BRICS

Como se encaixa a África do Sul no quebra-cabeças do Brics

A cobertura da mídia sul-africana sobre os grupo Brics tem sido algo escassa, apesar do papel influente desse bloco na esfera internacional. Ao mesmo tempo, permanece ainda sem solução a questão de como a África do Sul se encaixa no quebra-cabeças do Brics. O bloco junta amigos estranhos: uma mistura incomum de governos democráticos e autoritarismos centralizadores do tipo “beneficente”. Porém, esse grupo de países poderia criar uma grande oportunidade para reconfigurar as relações internacionais. A África do Sul deve aproveitar essa chance para garantir que o desenvolvimento funcione para a sociedade e o meio ambiente no longo prazo.

Brics: um bloco emergente

Após a quinta Cúpula do Brics em Durban (2013), a realização da sexta Cúpula no Brasil, despertou pouco interesse da mídia sul-africana. Foi como se o próprio Brics não existisse. Após a África do Sul ter sediado a reunião de 2013, o encontro no Brasil teve impacto insignificante sobre a opinião pública sul-africana.

No entanto, pode ser argumentado que o bloco do Brics é a formação que mais define a geopolítica depois de Bretton Woods. Este grupo – que inclui o Brasil, China, Índia, Rússia e África do Sul – poderia emergir como um forte poder para contrabalançar a hegemonia ocidental. Os países membros do Brics têm economias que crescem e têm cumprido um papel crescente na política global. Os países do Brics estão em posição de virem a representar quase a metade do PIB mundial, três vezes mais que os 15-20% que detêm atualmente. Somente o tempo dirá qual foi o caminho aberto pelo grupo e qual influência vai exercer no futuro.

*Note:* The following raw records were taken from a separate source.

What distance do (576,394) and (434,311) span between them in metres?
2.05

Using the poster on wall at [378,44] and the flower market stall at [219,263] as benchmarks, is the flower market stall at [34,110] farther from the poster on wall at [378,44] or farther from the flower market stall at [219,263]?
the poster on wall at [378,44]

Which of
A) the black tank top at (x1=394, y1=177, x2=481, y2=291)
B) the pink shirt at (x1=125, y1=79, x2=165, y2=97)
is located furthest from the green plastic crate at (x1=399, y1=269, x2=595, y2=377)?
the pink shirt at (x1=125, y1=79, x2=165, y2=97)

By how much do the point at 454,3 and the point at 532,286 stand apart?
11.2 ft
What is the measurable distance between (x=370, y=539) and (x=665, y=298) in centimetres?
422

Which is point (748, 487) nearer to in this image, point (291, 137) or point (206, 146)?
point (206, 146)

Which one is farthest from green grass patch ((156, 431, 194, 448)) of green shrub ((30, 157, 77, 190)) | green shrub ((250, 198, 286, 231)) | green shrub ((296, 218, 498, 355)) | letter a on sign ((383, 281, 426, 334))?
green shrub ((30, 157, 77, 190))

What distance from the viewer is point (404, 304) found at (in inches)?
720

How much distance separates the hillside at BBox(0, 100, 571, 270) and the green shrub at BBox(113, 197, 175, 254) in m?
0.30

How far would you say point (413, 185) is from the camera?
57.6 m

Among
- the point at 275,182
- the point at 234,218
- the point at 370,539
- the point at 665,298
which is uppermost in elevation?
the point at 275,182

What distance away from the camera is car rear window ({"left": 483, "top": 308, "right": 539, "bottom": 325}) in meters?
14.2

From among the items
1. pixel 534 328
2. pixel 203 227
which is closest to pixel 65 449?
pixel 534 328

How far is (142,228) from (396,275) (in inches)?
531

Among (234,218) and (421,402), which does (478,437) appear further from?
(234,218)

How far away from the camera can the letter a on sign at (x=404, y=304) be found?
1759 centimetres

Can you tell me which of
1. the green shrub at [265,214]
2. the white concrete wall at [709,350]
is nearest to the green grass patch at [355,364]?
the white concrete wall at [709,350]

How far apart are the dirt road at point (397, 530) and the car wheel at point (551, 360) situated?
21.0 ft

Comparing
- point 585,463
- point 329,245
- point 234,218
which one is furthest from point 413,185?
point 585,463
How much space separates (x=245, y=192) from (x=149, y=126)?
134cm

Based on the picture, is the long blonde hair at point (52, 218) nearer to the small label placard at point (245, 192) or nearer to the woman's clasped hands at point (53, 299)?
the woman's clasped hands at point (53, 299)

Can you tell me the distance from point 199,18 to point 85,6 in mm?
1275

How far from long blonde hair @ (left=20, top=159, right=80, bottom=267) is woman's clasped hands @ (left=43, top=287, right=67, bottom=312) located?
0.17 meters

Por enquanto, essa formação é debatida de forma limitada por uma elite de políticos, empresários e especialistas. Os ativistas sociais, que também estão conscientes da importância do bloco, procuram ampliar o processo de engajamento no Brics e certamente vão continuar a defender temas sociais e ambientais em todos os fóruns do grupo. Entretanto, para a maior parte das pessoas que vivem nos países do Brics, para quem a prioridade diária é ter comida suficiente, a existência do bloco é irrelevante. O grupo possui ainda uma longa caminhada até se tornar parte do imaginário coletivo.

A África do Sul e o Brics

Considerando o tamanho das economias dos países do Brics, a África do Sul é pouco importante. Seu PIB é alto somente em comparação com o padrão africano, mas é minúsculo em relação ao dos outros países do bloco. Os números do PIB sul-africano também são acompanhados por um índice de Gini constrangedoramente alto, em especial se comparado com os dos demais países do grupo Brics. O tamanho da África do Sul e sua limitada influência global deixam as pessoas em dúvida sobre sua admissão no bloco. Por que não a Indonésia com sua população de 253 milhões ou o México com quase US$ 2 trilhões de PIB?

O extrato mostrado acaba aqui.